Project VIDS: Virtual Interactive Data Scientist

2 minute read

Published:

What if an AI agent can serve you as your personal data scientist? Isn’t that cool?

Team TextMall


Overview of Project VIDS (a conversational AI agent to help with Data Science Tasks)

Automated machine learning (AutoML) is the process of automating the application of machine learning to real-world problems. The primary goals of AutoML tools are to provide methods and processes to make Machine Learning available for non-Machine Learning experts (domain experts), to improve efficiency of Machine Learning, and to accelerate research on Machine Learning. But although automation and efficiency are some of AutoML’s main selling points, the process still requires a surprising level of human involvement. A number of vital steps of the machine learning pipeline, including understanding the attributes of domain-specific data, defining prediction problems, creating a suitable training data set etc., still tend to be done manually by a data scientist or a machine learning engineer on an ad-hoc basis.

How can we build an end-to-end automated pipeline of machine learning and enable domain experts to directly engage with the fascinating world of big data, and thus make the machine learning pipeline more efficient and appealing? We propose to address this question by laying out his vision for a Virtual Interactive Data Scientist (VIDS). VIDS can be thought of as an intelligent agent which, given a large corpus of data, starts talking to the domain experts like a human data scientist in order to quickly figure out the user’s need and explore alternative prediction opportunities. It will automatically formulate different prediction tasks, as well as explore alternative learning models to recommend the best one to the users.

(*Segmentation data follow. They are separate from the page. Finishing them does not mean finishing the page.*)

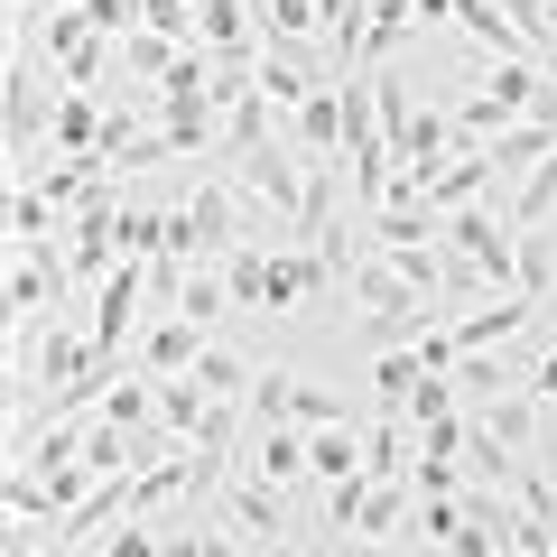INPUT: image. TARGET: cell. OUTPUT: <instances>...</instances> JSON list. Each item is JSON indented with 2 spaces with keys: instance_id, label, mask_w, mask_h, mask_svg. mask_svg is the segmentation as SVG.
Wrapping results in <instances>:
<instances>
[{
  "instance_id": "cell-1",
  "label": "cell",
  "mask_w": 557,
  "mask_h": 557,
  "mask_svg": "<svg viewBox=\"0 0 557 557\" xmlns=\"http://www.w3.org/2000/svg\"><path fill=\"white\" fill-rule=\"evenodd\" d=\"M344 298L362 307V344H372V354H391V344H418L428 335V325H437V298H428V288H418L409 270H399L391 251H362L354 260V278H344Z\"/></svg>"
},
{
  "instance_id": "cell-2",
  "label": "cell",
  "mask_w": 557,
  "mask_h": 557,
  "mask_svg": "<svg viewBox=\"0 0 557 557\" xmlns=\"http://www.w3.org/2000/svg\"><path fill=\"white\" fill-rule=\"evenodd\" d=\"M205 511H214V520H233V530L251 539L260 557H288V548H298V520H288V493H278L270 474H251V465H242V474H223Z\"/></svg>"
},
{
  "instance_id": "cell-3",
  "label": "cell",
  "mask_w": 557,
  "mask_h": 557,
  "mask_svg": "<svg viewBox=\"0 0 557 557\" xmlns=\"http://www.w3.org/2000/svg\"><path fill=\"white\" fill-rule=\"evenodd\" d=\"M233 177L251 186V196L270 205V214L288 223V233H298V214H307V159L288 149V139H260L251 159H233Z\"/></svg>"
},
{
  "instance_id": "cell-4",
  "label": "cell",
  "mask_w": 557,
  "mask_h": 557,
  "mask_svg": "<svg viewBox=\"0 0 557 557\" xmlns=\"http://www.w3.org/2000/svg\"><path fill=\"white\" fill-rule=\"evenodd\" d=\"M139 307H149V260H121V270L94 288V344H102V354H131Z\"/></svg>"
},
{
  "instance_id": "cell-5",
  "label": "cell",
  "mask_w": 557,
  "mask_h": 557,
  "mask_svg": "<svg viewBox=\"0 0 557 557\" xmlns=\"http://www.w3.org/2000/svg\"><path fill=\"white\" fill-rule=\"evenodd\" d=\"M205 344H214V335H205L196 317H177V307H168V317L131 344V362H139L149 381H177V372H196V354H205Z\"/></svg>"
},
{
  "instance_id": "cell-6",
  "label": "cell",
  "mask_w": 557,
  "mask_h": 557,
  "mask_svg": "<svg viewBox=\"0 0 557 557\" xmlns=\"http://www.w3.org/2000/svg\"><path fill=\"white\" fill-rule=\"evenodd\" d=\"M251 474H270L278 493L317 474V465H307V428H298V418H278V428H251Z\"/></svg>"
},
{
  "instance_id": "cell-7",
  "label": "cell",
  "mask_w": 557,
  "mask_h": 557,
  "mask_svg": "<svg viewBox=\"0 0 557 557\" xmlns=\"http://www.w3.org/2000/svg\"><path fill=\"white\" fill-rule=\"evenodd\" d=\"M539 409H548V399H539L530 391V381H511V391H502V399H483V428H493V437L502 446H511V456H539Z\"/></svg>"
},
{
  "instance_id": "cell-8",
  "label": "cell",
  "mask_w": 557,
  "mask_h": 557,
  "mask_svg": "<svg viewBox=\"0 0 557 557\" xmlns=\"http://www.w3.org/2000/svg\"><path fill=\"white\" fill-rule=\"evenodd\" d=\"M428 38V20H418V0H372V28H362V65H391L399 47Z\"/></svg>"
},
{
  "instance_id": "cell-9",
  "label": "cell",
  "mask_w": 557,
  "mask_h": 557,
  "mask_svg": "<svg viewBox=\"0 0 557 557\" xmlns=\"http://www.w3.org/2000/svg\"><path fill=\"white\" fill-rule=\"evenodd\" d=\"M307 465H317V483H362V474H372L362 428H307Z\"/></svg>"
},
{
  "instance_id": "cell-10",
  "label": "cell",
  "mask_w": 557,
  "mask_h": 557,
  "mask_svg": "<svg viewBox=\"0 0 557 557\" xmlns=\"http://www.w3.org/2000/svg\"><path fill=\"white\" fill-rule=\"evenodd\" d=\"M177 317H196L205 335H214V325L233 317V278H223V260H186V288H177Z\"/></svg>"
},
{
  "instance_id": "cell-11",
  "label": "cell",
  "mask_w": 557,
  "mask_h": 557,
  "mask_svg": "<svg viewBox=\"0 0 557 557\" xmlns=\"http://www.w3.org/2000/svg\"><path fill=\"white\" fill-rule=\"evenodd\" d=\"M502 214H511V233H539V223H557V149L511 186V205H502Z\"/></svg>"
},
{
  "instance_id": "cell-12",
  "label": "cell",
  "mask_w": 557,
  "mask_h": 557,
  "mask_svg": "<svg viewBox=\"0 0 557 557\" xmlns=\"http://www.w3.org/2000/svg\"><path fill=\"white\" fill-rule=\"evenodd\" d=\"M251 372H260V362H242L233 344H205V354H196V381H205V399H251Z\"/></svg>"
},
{
  "instance_id": "cell-13",
  "label": "cell",
  "mask_w": 557,
  "mask_h": 557,
  "mask_svg": "<svg viewBox=\"0 0 557 557\" xmlns=\"http://www.w3.org/2000/svg\"><path fill=\"white\" fill-rule=\"evenodd\" d=\"M372 381H381V409H399V399L428 381V354H418V344H391V354H372Z\"/></svg>"
},
{
  "instance_id": "cell-14",
  "label": "cell",
  "mask_w": 557,
  "mask_h": 557,
  "mask_svg": "<svg viewBox=\"0 0 557 557\" xmlns=\"http://www.w3.org/2000/svg\"><path fill=\"white\" fill-rule=\"evenodd\" d=\"M288 418H298V428H362V418H354V399H344V391H325V381H298Z\"/></svg>"
},
{
  "instance_id": "cell-15",
  "label": "cell",
  "mask_w": 557,
  "mask_h": 557,
  "mask_svg": "<svg viewBox=\"0 0 557 557\" xmlns=\"http://www.w3.org/2000/svg\"><path fill=\"white\" fill-rule=\"evenodd\" d=\"M456 391H465V409H483V399L511 391V362L502 354H456Z\"/></svg>"
},
{
  "instance_id": "cell-16",
  "label": "cell",
  "mask_w": 557,
  "mask_h": 557,
  "mask_svg": "<svg viewBox=\"0 0 557 557\" xmlns=\"http://www.w3.org/2000/svg\"><path fill=\"white\" fill-rule=\"evenodd\" d=\"M288 399H298V372H251V399H242V409H251V428H278V418H288Z\"/></svg>"
},
{
  "instance_id": "cell-17",
  "label": "cell",
  "mask_w": 557,
  "mask_h": 557,
  "mask_svg": "<svg viewBox=\"0 0 557 557\" xmlns=\"http://www.w3.org/2000/svg\"><path fill=\"white\" fill-rule=\"evenodd\" d=\"M94 548H102V557H168V530H149V520H112Z\"/></svg>"
},
{
  "instance_id": "cell-18",
  "label": "cell",
  "mask_w": 557,
  "mask_h": 557,
  "mask_svg": "<svg viewBox=\"0 0 557 557\" xmlns=\"http://www.w3.org/2000/svg\"><path fill=\"white\" fill-rule=\"evenodd\" d=\"M530 391H539V399H548V409H557V344H548V354L530 362Z\"/></svg>"
},
{
  "instance_id": "cell-19",
  "label": "cell",
  "mask_w": 557,
  "mask_h": 557,
  "mask_svg": "<svg viewBox=\"0 0 557 557\" xmlns=\"http://www.w3.org/2000/svg\"><path fill=\"white\" fill-rule=\"evenodd\" d=\"M10 10H47V0H10Z\"/></svg>"
}]
</instances>
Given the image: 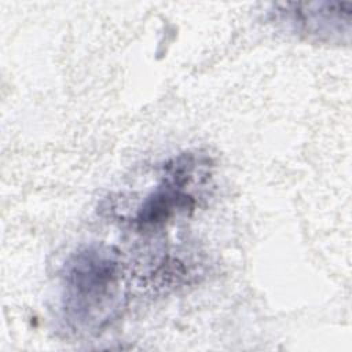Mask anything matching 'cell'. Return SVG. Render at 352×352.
<instances>
[{
  "instance_id": "1",
  "label": "cell",
  "mask_w": 352,
  "mask_h": 352,
  "mask_svg": "<svg viewBox=\"0 0 352 352\" xmlns=\"http://www.w3.org/2000/svg\"><path fill=\"white\" fill-rule=\"evenodd\" d=\"M117 263L96 250H87L74 258L66 275V308L78 322L104 319L106 309L117 296Z\"/></svg>"
}]
</instances>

Here is an example use-case of VIDS agent:

Image not Loading


This is the high level architecture of VIDS agent:

Image not Loading


Impact of Project VIDS

VIDS will communicate with users like a human data scientist and quickly understand their needs. It will translate these needs into well-defined prediction tasks. VIDS will enable the domain experts to directly engage with the fascinating world of big data without worrying about the underlying detailed knowledge of machine learning. VIDS will also automate many of the routine tasks performed by a human Data Scientist. Although this is a highly ambitious goal, if reached, it will expedite the implementation of machine learning systems allowing ML to appeal to a far broader audience across various domains. In Summary, VIDS will enable end-users (machine learning non-experts) to interactively play with infinite combinations of different prediction tasks and AutoML models by tweaking a minimal number of hyper-parameters and task preferences.